The 2016 loss might have been accounted as a lucky punch, but 2020 was a set-piece maximum effort by progressives backed by money, gangs, social censorship, and deep state support on a massive scale; yet it didn’t move the needle. It should have impressed, rather it showed the limits to the power of the American elite.
It was the most anticipated, polled, forecasted, and analyzed U.S. presidential election in history and yet the expensive estimates proved to be worthless, a massive intelligence failure that paralleled Neil Ferguson’s ill-fated projections of the coronavirus pandemic. The limits of elite prescience of over complex phenomena were demonstrated for all to see. The embarrassing surprise cast doubt over ambitious progressive projects based on social, biological, or climate engineering since the requisite degree of “scientific” certitude simply did not exist to predict even in a mundane election.
The populist uprising is now objectively too powerful for progressives to crush. The left must live with it, negotiate with it, coexist with it because they can no longer bulldoze it away. By the same token, the populists must accept that progressives are similarly too powerful to ignore. They cannot be provoked without cost.
This new strategic reality may create a gap between the 1619 fanatics and Democrats willing to live and let live. Nor will it sit well with populists who see the left as evil. But like Robert Oppenheimer’s analogy of two scorpions in a bottle in the early Cold War, both sides must learn to coexist while competing because there is no other choice.
Throughout history the two biggest sources of strategic overreach have been 1) leaders not knowing when to stop; and 2) leaders assuming the foe would not equal their own methods and ruthlessness. Hitler and Napoleon committed the first mistake. They, fortunately, shelved Soviet plan to win WW3 in 1979 by assuming Soviet nukes in Germany, Italy, and the low countries would not be countered in Operation 7 Days to the River Rhine exemplifies the second.

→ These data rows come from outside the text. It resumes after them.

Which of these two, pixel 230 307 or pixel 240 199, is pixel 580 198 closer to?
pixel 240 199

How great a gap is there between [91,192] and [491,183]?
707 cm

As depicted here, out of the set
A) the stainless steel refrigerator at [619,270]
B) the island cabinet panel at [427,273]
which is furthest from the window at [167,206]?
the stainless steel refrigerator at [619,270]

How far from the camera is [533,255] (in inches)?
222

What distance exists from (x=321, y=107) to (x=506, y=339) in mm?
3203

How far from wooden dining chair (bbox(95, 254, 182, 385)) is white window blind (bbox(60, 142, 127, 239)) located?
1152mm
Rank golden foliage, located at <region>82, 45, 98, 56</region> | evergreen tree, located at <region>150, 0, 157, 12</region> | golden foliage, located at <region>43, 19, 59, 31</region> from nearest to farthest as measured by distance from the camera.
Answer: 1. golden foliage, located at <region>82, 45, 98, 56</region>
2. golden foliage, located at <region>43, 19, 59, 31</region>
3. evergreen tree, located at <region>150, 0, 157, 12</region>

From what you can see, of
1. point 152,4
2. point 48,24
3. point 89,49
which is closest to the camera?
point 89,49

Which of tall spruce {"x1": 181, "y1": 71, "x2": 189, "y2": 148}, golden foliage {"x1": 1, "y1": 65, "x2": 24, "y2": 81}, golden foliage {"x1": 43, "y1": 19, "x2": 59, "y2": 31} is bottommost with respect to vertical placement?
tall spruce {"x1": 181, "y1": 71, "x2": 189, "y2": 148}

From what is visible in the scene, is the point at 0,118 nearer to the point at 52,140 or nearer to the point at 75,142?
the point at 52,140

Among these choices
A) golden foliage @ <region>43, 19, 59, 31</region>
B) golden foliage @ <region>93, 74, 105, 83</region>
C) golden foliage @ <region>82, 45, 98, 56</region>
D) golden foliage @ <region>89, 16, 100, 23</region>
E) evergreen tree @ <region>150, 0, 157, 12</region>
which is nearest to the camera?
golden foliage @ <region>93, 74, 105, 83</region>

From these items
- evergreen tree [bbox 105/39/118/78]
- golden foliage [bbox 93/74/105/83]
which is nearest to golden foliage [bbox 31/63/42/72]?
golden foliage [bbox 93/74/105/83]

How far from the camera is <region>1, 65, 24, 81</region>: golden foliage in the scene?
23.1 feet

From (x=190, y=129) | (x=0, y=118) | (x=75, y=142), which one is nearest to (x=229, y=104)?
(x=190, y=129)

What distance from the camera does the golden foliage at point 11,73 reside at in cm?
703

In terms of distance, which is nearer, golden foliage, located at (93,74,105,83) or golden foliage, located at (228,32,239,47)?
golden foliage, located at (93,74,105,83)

The danger is that each side may attempt an unattainable total victory in place of more limited goals. The temptation is greatest for the left with its habit of calling the shots. Yet progressive decline is precisely why 2016 and Brexit happened in the first place. The fantasy that nothing had changed and that they could resume their former dominance gave rise to the fantasy of the Blue Wave. But 2020 showed perceptive leftists that the old red mare was not what she used to as they failed to expand the Dem majority in the House, win back the Senate, and take the White House outright.
The same pitfall haunts conservatives who are full of passion but are organizationally underdeveloped. They are still over-reliant on charismatic leadership and require the time and adversity to institutionalize and internalize experiences. Destroying the progressives is beyond their current power. Withstanding the current onslaught may have to suffice.
Strategic parity can be a particularly dangerous place. Things one party could do when it was dominant are no longer possible in conditions or relative equality. Practices that once used to be OK suddenly become time bombs, as amply illustrated in the history of the civil rights and women’s equality movements.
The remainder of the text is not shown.